─── DATASET ───
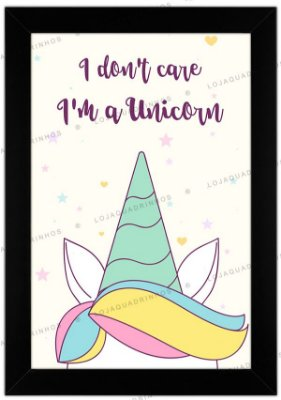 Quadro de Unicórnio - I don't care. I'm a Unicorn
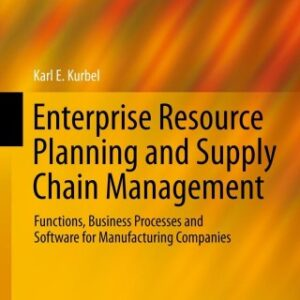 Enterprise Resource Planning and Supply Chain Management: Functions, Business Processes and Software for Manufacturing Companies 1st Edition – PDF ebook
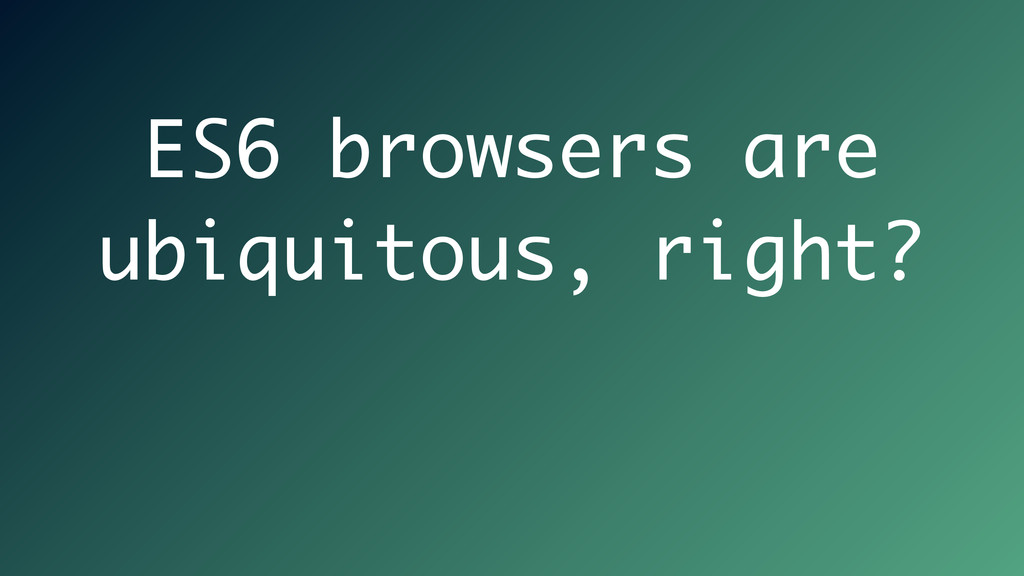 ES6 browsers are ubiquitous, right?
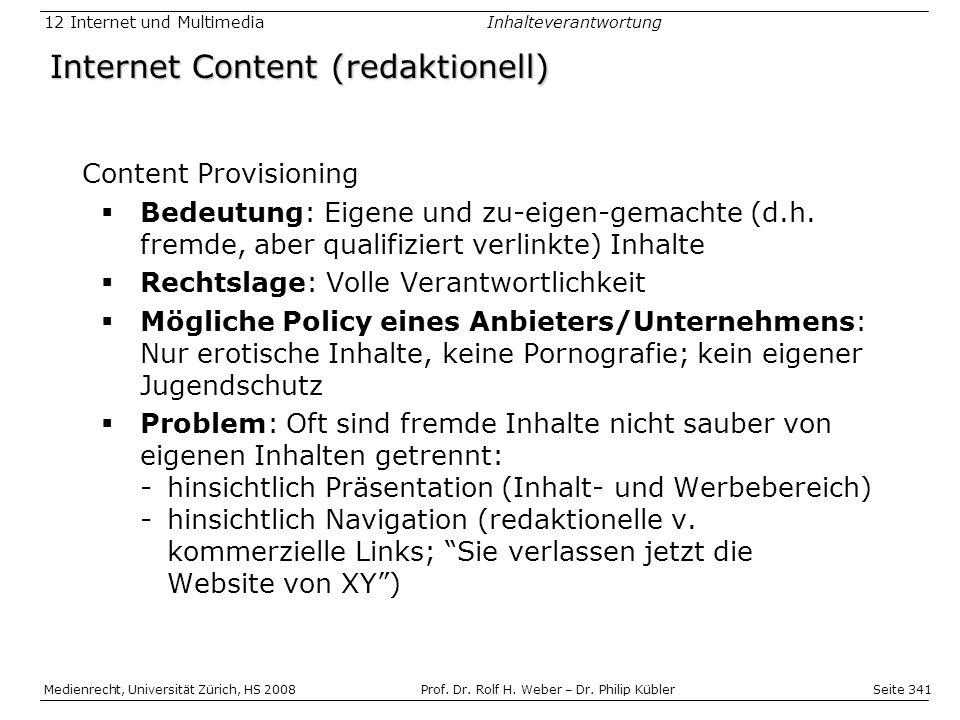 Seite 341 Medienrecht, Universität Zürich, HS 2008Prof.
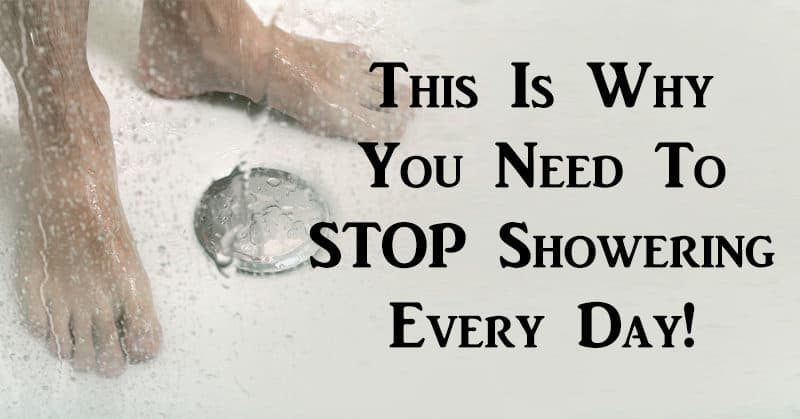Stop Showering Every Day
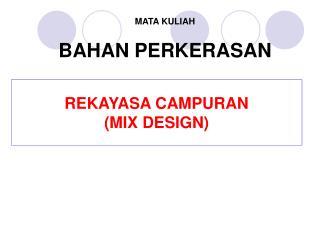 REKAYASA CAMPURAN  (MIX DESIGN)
───
Begin at the line containing "Stop Showering Every Day" and write out every line to the end of the data exactly. Skip the pictures.

→ RESPONSE TO THIS TASK
Stop Showering Every Day
 REKAYASA CAMPURAN  (MIX DESIGN)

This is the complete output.